Character-Limited Patterns? - Printable Version

Character-Limited Patterns? - Printable Version

+- The Voynich Ninja (https://www.voynich.ninja)
+-- Forum: Voynich Research (https://www.voynich.ninja/forum-27.html)
+--- Forum: Analysis of the text (https://www.voynich.ninja/forum-41.html)
+--- Thread: Character-Limited Patterns? (/thread-436.html)

Pages: 1 2

Character-Limited Patterns? - Emma May Smith - 29-02-2016

The Voynich manuscript has only a small deal of repeating phrases. This is often (and rightly) held up as a mark against the text being a natural language. But the search for repeating phrases is based on finding exact, or fairly close matches. If we altered the terms of the search to be less strict would the outcome be any different?

What I am thinking is this: were we to consider only some characters (say [k, t, d, l, r, s]) to be important, would we find that those characters alone were patterned? For example, the phrase [chedy qokeedy lolsaiin qokain] would thus have the pattern [d k d l l s k], and would match the phrase [daiin kedy ol ols qokeeo]. Such character-limited patterns may be much more common and could bring some insight were they exist.

Now, the above is only an example, but would it be possible to find out a set of characters (or important 'bits' of textual information whatever they may be) which show the maximum amount of patterning in the text? And if so, what would it teach us?

RE: Character-Limited Patterns? - ReneZ - 01-03-2016

In my opinion, this is a very good point.
There are several things that would disturb (or destroy) repeated patterns in the text. All of the following points would:
- irregular spelling
- errors
- whatever it is that causes the first word in each line to be different
- insertion of meaningless characters ('nulls') as suggested above
- some other degree of freedom the author had when 'translating' his plain text into the Voynich script

The first two bullets should not be expected to have such a big impact (but could be numerically tested with a simulation).
The third one is there, but should still result in a text with more short repeated sequences than we're seeing
The last two points are the interesting ones.
Trouble is: the number of possibilities is prohibitively large.
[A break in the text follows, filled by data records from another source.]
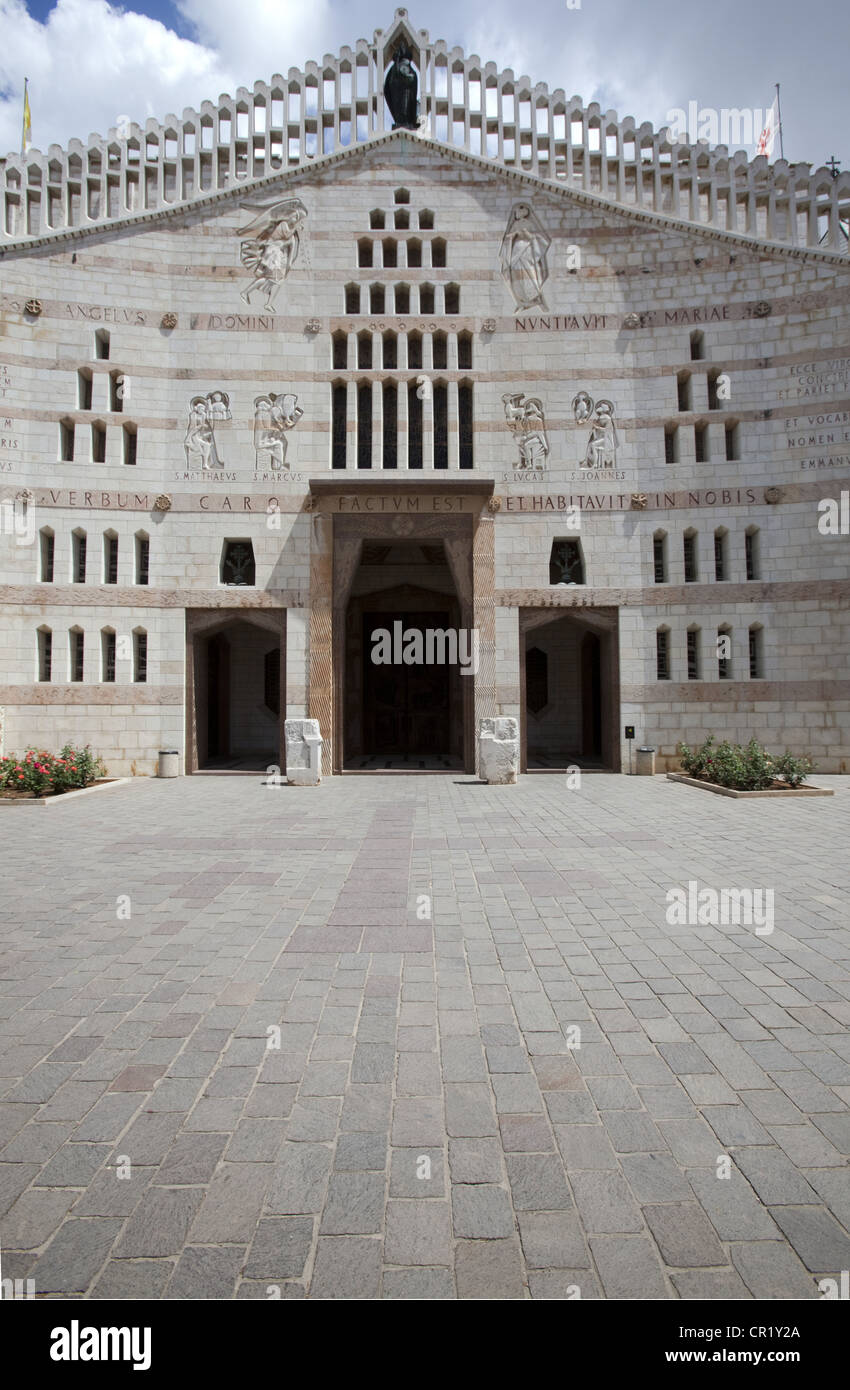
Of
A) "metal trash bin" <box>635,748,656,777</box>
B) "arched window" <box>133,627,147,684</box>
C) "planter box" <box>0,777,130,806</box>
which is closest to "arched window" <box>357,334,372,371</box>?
"arched window" <box>133,627,147,684</box>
RE: Character-Limited Patterns? - Sam G - 01-03-2016

I posted a few examples of this kind of thing here:

You are not allowed to view links. Register or Login to view.

I think there's far more of this type of structure in the text than has been documented.

It would be an interesting project, for someone with better programming/UNIX skills than I possess, to sort the VMS words into different types of "equivalence classes", then come up with sequences of equivalence classes and see how many matches they find in the text, and report on any that show up much more frequently (or much less frequently) than chance would predict. (I would of course be happy to "advise" on this, if someone wants to do the actual coding.)

As far as why there are no exact repeating phrases in the text, I think the "writing style" of the VMS may play a role here. It's possible that the VMS author simply consciously avoided repeating the exact same phrases.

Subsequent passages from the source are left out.